Food Standards Agency: Food Hygiene Rating Scheme – AI
The aim of this tool is to help local authorities manage the hygiene inspection of food establishments. It supports local authorities to prioritise which businesses to inspect by predicting which might be at a higher risk of non-compliance with food hygiene regulations.
Tier 1 – Overview
Name
Food Hygiene Rating Scheme (FHRS) - AI
Description
1. How the tool works:
1.1 The tool is made up of a machine learning model, integrated into a web application that can be accessed by Stakeholders within the Local Authorities (LAs) in England, Wales and Northern Ireland. Use of the system is voluntary and aims to provide a standard methodology for prioritising inspections of food businesses based on their predicted food hygiene rating.
1.2 A machine learning framework called LightGBM was used to develop the FHRS AI model. This model was trained on data from three sources: internal Food Standards Agency (FSA) FHRS data, publicly available Census data from the 2011 census and open data from HERE API.
1.3 Using this data, the model is trained to predict the food hygiene rating of an establishment awaiting its first inspection, as well as predicting whether the establishment is compliant or not.
1.4 Access to the web application is only granted to stakeholders within Local Authorities who have agreed to the terms and conditions of use. Users will have access to information on establishments within their remit, for example, users from the Ealing LA will only be able to access information about establishments within the Ealing area.
1.5 This information is presented to the user in three ways:
- as a table showing the establishment, predicted compliance and the predicted rating
- as an interactive map, again showing the establishment, predicted compliance, predicted rating, and finally the type of establishment
- as a CSV file download
2.How it is incorporated into decision making process:
2.1 This will be understood in more detail post alpha testing phase. A high-level summary of how we expect this to be incorporated into the decision-making process can be found in section 3.1
3. Problem we’re aiming to solve:
3.1 A significantly greater number of registrations of new businesses have been received by local authorities compared with pre-pandemic levels, and more businesses have changed their functions, which may require a new inspection to take place.
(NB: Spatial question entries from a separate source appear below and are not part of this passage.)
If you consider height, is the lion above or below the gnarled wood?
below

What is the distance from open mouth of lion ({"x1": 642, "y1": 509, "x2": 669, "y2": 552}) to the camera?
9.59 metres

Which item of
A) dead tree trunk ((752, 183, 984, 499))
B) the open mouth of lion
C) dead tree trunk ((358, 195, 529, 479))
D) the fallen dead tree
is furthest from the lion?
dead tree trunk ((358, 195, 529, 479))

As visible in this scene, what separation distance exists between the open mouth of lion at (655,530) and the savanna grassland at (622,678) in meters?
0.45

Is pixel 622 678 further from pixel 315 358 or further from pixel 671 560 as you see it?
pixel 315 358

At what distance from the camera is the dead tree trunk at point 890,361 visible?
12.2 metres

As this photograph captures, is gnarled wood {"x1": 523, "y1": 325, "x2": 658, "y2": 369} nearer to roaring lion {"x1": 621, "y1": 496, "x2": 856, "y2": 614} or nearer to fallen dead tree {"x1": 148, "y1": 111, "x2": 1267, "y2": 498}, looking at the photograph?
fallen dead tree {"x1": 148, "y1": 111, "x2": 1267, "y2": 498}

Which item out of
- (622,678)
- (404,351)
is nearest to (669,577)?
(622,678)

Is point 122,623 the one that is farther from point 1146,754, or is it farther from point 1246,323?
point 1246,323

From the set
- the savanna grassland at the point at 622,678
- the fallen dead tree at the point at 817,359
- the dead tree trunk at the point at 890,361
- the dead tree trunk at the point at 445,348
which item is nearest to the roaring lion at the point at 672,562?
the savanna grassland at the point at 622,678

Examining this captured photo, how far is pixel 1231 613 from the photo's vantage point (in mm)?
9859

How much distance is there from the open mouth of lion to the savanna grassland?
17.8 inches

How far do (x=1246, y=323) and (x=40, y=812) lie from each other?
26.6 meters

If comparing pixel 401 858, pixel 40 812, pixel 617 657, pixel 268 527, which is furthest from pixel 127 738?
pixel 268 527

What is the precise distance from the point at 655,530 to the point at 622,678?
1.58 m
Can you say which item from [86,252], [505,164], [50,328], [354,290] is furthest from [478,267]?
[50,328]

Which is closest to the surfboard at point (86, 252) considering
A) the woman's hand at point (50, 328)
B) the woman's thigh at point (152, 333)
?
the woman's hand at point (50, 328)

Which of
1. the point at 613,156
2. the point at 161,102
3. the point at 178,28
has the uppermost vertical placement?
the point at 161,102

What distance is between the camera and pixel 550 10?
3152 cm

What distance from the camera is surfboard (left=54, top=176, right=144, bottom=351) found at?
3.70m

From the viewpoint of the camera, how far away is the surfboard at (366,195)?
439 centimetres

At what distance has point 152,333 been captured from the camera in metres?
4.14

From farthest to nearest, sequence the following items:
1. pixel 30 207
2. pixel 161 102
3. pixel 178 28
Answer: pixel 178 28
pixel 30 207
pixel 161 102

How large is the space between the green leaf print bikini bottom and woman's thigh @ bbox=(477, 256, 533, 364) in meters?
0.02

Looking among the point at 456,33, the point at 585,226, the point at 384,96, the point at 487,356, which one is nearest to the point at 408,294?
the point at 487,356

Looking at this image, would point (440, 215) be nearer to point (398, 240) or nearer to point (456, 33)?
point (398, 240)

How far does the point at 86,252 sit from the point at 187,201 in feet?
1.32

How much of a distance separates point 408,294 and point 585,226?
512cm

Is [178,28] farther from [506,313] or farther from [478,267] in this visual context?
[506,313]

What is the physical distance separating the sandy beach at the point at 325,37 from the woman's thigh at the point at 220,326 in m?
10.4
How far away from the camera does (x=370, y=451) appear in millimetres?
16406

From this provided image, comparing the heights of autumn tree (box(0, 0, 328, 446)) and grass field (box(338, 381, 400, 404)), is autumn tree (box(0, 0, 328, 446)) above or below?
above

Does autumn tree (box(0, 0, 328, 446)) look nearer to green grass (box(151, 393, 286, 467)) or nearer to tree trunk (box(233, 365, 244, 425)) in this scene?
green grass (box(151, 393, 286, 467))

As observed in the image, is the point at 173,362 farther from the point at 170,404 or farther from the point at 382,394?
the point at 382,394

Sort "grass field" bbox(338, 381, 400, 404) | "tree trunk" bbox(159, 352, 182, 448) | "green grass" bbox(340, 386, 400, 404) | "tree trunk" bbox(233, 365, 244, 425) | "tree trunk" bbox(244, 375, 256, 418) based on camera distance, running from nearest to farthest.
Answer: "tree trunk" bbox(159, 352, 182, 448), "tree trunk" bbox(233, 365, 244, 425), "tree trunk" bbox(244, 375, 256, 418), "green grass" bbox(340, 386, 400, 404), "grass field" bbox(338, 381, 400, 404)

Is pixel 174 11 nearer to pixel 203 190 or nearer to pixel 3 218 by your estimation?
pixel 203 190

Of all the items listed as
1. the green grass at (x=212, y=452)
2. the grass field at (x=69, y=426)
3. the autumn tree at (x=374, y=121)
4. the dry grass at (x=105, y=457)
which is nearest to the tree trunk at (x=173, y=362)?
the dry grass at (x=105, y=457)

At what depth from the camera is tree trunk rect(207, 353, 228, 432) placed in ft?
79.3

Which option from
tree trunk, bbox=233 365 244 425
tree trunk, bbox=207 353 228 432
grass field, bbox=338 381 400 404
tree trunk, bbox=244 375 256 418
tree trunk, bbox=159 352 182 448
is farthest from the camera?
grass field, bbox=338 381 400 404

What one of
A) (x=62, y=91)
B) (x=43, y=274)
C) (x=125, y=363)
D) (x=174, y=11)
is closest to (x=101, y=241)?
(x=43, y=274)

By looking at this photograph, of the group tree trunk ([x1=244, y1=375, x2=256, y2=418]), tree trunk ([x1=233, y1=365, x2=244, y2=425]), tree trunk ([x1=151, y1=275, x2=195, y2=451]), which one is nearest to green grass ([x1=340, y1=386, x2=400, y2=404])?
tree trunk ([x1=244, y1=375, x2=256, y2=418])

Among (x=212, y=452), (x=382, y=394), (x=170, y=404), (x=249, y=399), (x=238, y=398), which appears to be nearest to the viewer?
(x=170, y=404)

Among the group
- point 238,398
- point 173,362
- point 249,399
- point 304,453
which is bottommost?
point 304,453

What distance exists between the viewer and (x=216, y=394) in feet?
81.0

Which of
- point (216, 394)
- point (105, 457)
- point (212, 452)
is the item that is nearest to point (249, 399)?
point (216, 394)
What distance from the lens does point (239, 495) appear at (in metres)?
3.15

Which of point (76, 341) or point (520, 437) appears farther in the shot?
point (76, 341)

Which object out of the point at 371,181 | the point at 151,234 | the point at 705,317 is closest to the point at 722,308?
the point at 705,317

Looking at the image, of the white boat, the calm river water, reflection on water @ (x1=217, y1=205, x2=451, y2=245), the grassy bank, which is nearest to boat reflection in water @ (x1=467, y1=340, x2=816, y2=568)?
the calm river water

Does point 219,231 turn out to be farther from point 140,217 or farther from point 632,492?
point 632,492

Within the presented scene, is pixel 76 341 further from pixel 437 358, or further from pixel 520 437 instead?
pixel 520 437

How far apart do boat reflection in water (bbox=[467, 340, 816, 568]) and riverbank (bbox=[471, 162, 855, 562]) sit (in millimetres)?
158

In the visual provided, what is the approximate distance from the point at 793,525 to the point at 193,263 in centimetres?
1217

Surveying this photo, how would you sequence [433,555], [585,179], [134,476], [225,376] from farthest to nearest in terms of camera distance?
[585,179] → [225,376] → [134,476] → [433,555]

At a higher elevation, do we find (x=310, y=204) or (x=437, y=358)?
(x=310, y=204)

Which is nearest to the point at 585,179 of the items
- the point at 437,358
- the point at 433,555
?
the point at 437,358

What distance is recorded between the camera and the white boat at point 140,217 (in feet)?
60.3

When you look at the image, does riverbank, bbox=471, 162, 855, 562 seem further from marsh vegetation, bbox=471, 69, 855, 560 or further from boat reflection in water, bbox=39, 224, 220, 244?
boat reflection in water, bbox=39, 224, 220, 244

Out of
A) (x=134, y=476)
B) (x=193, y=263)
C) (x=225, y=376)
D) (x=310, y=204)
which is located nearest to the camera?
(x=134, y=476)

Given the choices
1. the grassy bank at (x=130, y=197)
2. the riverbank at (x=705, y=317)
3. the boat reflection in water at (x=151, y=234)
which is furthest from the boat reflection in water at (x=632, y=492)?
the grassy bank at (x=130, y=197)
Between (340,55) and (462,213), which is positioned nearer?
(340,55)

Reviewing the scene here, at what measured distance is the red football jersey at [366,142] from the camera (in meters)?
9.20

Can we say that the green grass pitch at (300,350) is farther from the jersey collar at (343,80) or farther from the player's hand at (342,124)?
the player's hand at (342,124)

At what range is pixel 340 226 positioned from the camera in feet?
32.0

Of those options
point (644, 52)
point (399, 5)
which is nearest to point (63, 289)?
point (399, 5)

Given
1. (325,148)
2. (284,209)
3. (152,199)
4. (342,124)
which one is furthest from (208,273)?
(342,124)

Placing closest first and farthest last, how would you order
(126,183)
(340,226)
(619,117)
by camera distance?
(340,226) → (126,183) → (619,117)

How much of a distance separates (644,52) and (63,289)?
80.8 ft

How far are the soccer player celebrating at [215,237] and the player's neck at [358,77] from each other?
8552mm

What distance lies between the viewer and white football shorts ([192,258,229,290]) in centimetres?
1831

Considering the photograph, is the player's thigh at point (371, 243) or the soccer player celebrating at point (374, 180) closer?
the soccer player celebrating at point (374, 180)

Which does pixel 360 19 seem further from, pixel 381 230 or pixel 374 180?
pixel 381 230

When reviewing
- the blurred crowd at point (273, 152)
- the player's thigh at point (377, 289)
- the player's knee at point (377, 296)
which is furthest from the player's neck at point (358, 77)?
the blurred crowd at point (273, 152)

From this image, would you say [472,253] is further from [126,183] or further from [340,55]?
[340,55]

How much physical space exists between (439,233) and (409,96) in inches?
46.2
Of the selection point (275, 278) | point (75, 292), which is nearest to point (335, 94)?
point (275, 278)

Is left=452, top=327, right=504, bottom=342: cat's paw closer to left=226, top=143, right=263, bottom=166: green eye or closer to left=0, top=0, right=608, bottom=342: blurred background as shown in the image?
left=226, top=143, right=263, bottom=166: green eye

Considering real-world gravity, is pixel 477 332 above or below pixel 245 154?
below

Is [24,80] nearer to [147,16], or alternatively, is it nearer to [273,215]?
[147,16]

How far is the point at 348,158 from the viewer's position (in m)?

3.2 As a result, the number of businesses classified as ‘Awaiting Inspection’ on the Food Hygiene Rating Scheme website has increased steadily since the beginning of the pandemic. This has been the key driver behind the development of the FHRS AI use case.
3.3 More broadly, it is necessary to investigate whether this new technology can help LAs to manage their resources and increase the impact of their regulatory activity.
4. Justification/Rationale:
4.1 The objective is to help local authorities become more efficient in managing the hygiene inspection workload in the post-pandemic environment of constrained resources and rapidly evolving business models.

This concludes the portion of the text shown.